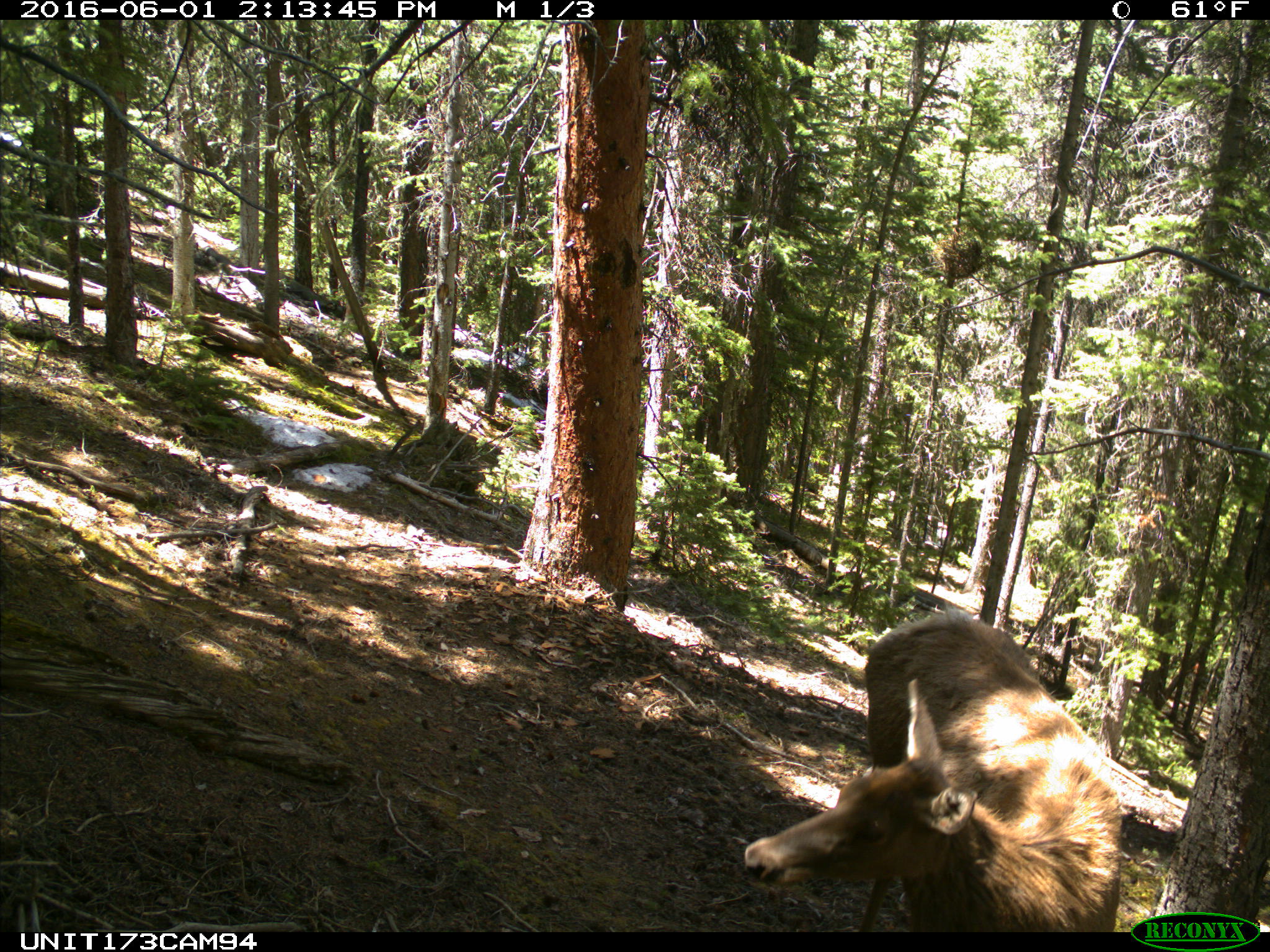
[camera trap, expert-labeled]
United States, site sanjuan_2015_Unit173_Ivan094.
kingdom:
_ _ _ _ _ _ _
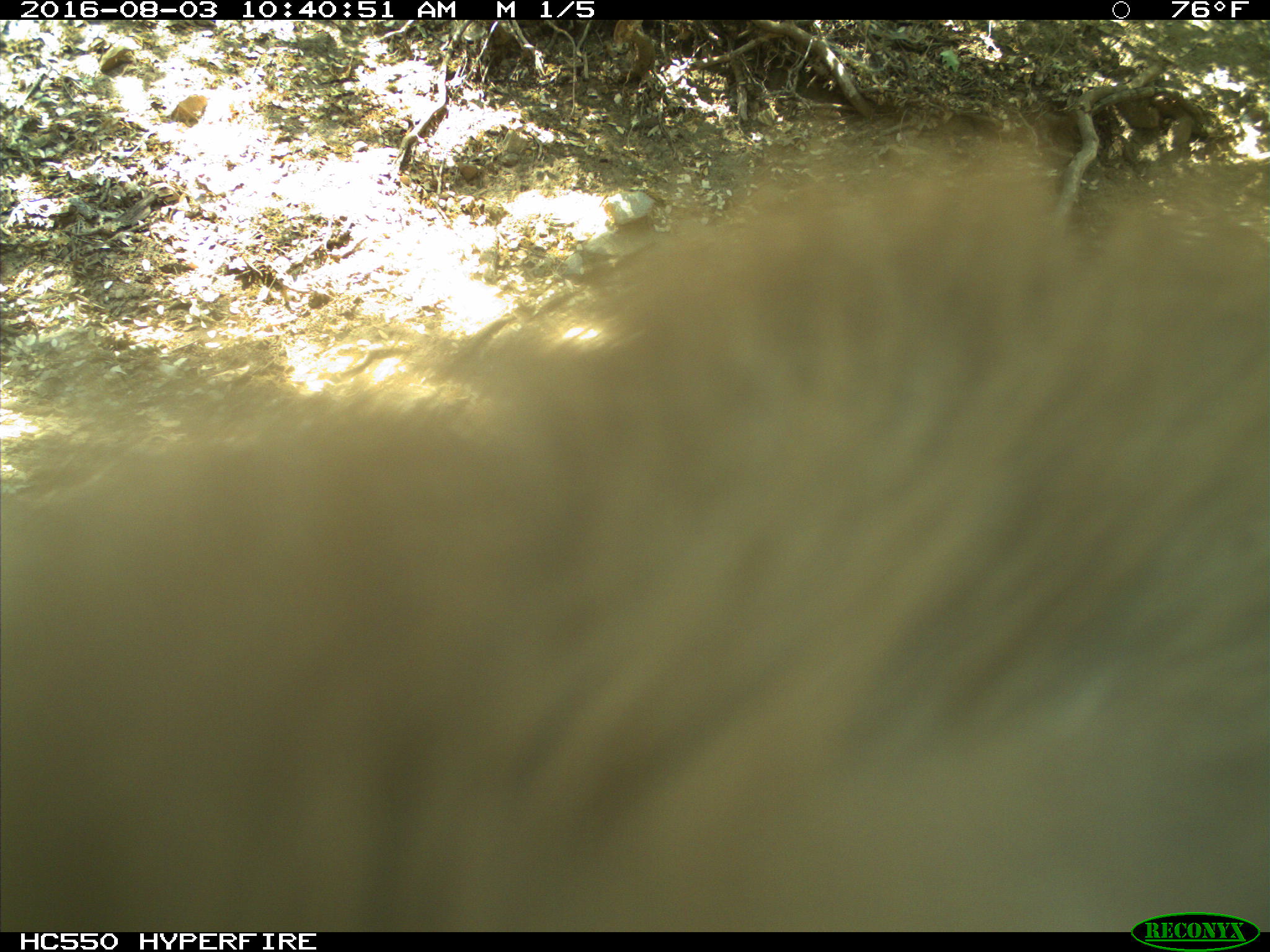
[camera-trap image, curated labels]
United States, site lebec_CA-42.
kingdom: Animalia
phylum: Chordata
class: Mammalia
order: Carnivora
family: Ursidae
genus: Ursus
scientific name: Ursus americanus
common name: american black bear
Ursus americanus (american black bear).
_ _ _ _ _ _ _
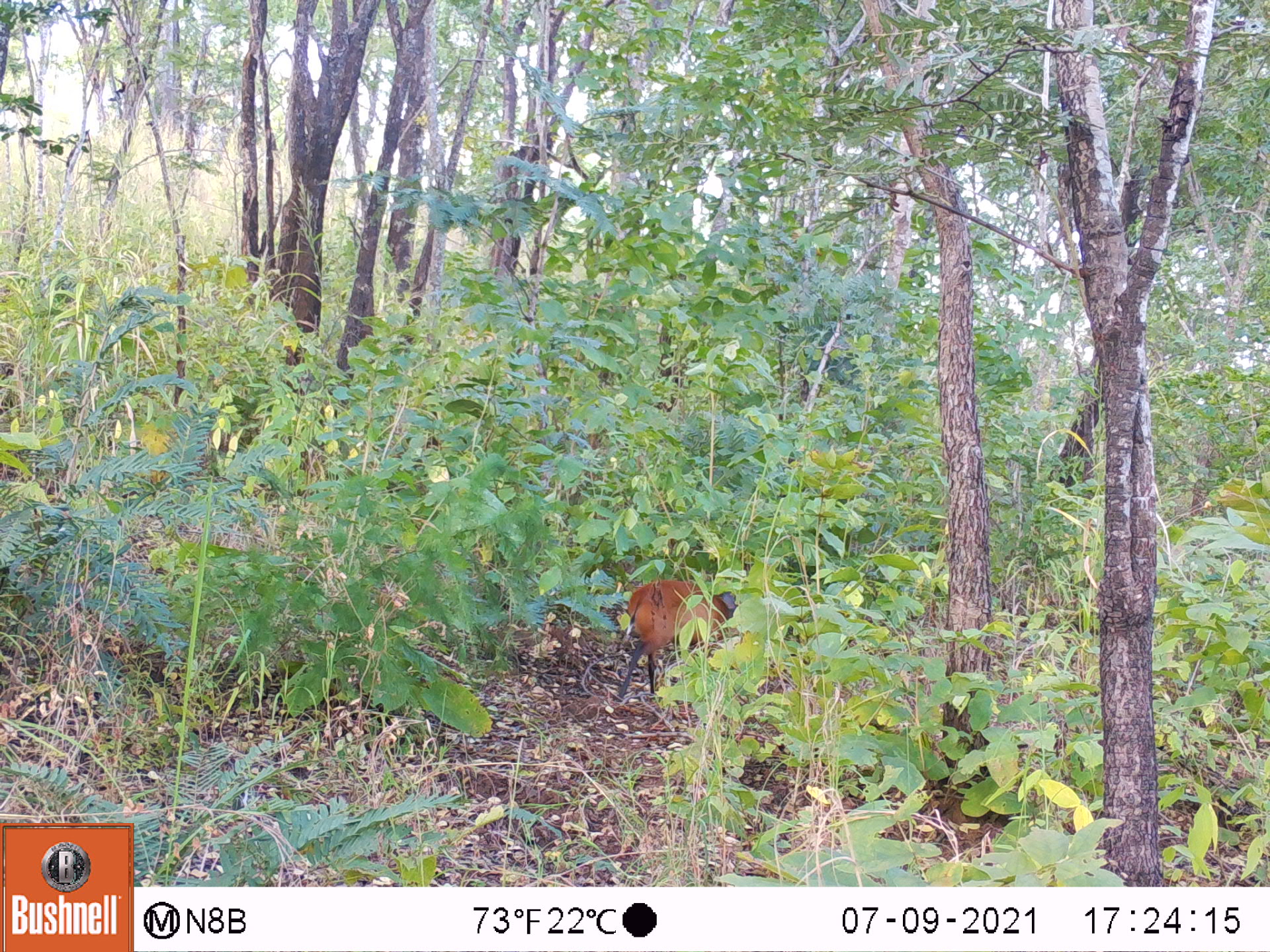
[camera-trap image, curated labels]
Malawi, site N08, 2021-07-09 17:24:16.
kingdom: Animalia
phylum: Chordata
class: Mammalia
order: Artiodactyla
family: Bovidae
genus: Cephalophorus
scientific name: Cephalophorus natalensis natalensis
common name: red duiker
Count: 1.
_ _ _ _ _ _ _
* **Task to carry out**: Please report every line of the records above that contains the word "United".

* **Exercise response**:
United States, site sanjuan_2015_Unit173_Ivan094.
United States, site lebec_CA-42.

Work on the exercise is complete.